São discussões que travo silenciosamente em minha mente. Ando pela rua calmo, como quem não tem compromissos e não está interessado em nada, mas, por dentro, explodo. Uma guerra que ecoa pelos túneis abafados dos meus pensamentos, turbilhões de vozes gritando cada vez mais alto, se desentendendo. E todas elas sou eu. Várias facetas do mesmo rapaz.
Digo "oi" a um conhecido na rua, aqueles caminhos pelos quais percorri durante anos, sigo quase no automático, mal presto atenção no que vejo. Dentro de mim, ecoam palavras de ódio voltadas a mim mesmo. Meus passos calmos pela calçada e minha feição plena não representam a inquietação da minha alma.
Consigo me ver por dentro, quase como em terceira pessoa. Cores escuras e assustadoras se misturam com violência, batendo nas paredes dos meus pensamentos e me fazendo retumbar. Quase cambaleando devido à força que exala, sigo andando, agora com mais pressa. Sinto medo, medo de dizer essas palavras em voz alta; parece loucura demais para uma pessoa só. Ter tantas vozes dentro de si e não conseguir se ver em nenhuma delas.
Olho os prédios altos que contornam o céu cinzento acima de mim. Está começando a escurecer e ainda estou longe de casa, mas isso não é nenhum problema; sempre preferi a noite ao dia. Um vento gelado parece me acompanhar, ciente de tudo que acontece em mim, dentro de mim.
Tantos “eus” para uma única mente.
Eu mesmo me mantenho calado, apenas ouvindo as palavras carregadas de raiva que são proferidas. Escolhi me calar faz tempo, discutir é inútil, eles sempre estão certos.

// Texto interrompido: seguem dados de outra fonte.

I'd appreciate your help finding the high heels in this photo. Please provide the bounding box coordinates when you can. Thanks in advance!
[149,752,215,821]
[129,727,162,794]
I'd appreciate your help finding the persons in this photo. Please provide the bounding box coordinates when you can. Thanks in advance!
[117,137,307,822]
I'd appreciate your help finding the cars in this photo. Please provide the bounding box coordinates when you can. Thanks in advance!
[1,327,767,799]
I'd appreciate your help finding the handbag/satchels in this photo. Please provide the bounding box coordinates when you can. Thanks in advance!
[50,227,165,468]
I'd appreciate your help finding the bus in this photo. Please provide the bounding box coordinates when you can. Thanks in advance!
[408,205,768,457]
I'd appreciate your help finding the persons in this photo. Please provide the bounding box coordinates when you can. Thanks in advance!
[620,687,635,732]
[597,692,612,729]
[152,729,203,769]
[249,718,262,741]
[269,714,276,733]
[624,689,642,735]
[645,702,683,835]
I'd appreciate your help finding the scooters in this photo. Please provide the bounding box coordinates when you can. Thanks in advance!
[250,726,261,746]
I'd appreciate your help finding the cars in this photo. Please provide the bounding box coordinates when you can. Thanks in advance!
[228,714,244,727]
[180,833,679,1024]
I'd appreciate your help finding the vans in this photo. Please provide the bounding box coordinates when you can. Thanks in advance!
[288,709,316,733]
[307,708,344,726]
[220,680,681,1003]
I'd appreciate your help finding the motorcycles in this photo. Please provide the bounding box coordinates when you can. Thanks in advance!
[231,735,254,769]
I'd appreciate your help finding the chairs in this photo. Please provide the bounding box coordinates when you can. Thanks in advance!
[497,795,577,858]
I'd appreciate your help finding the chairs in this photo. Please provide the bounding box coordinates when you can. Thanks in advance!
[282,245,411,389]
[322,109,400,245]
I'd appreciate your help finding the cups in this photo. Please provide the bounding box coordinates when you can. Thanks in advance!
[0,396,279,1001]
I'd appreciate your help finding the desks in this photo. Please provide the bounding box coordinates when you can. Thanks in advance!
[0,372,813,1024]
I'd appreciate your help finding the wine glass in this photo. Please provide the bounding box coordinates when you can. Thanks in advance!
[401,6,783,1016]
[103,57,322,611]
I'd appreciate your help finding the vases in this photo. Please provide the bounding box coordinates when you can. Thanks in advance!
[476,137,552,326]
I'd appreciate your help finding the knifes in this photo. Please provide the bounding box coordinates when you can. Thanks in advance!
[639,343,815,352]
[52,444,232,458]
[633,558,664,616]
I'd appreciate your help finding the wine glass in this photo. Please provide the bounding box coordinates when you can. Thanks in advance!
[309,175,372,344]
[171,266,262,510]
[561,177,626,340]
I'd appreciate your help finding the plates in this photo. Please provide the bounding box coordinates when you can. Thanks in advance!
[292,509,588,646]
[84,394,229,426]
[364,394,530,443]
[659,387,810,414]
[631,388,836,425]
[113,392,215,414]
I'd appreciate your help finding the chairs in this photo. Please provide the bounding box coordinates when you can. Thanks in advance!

Vejo o cinza da cidade se misturar com o cinza do céu, tudo tão monótono, tudo tão lindo. Calmo, pacato. Não violento e intenso como eu e minhas cores.
Vermelho-vinho, azul-marinho, verde-oliva e marrom-rútilo, as quatro cores que me estragam e que se misturam como nuvens fortes da tempestade que começa a se formar no céu. O fundo sem cor, o palco de todas essas discussões, sou o puro eu. Eu como nada e nada além, nenhuma cor com a qual consigo me identificar, e o restante, fragmentos de mim.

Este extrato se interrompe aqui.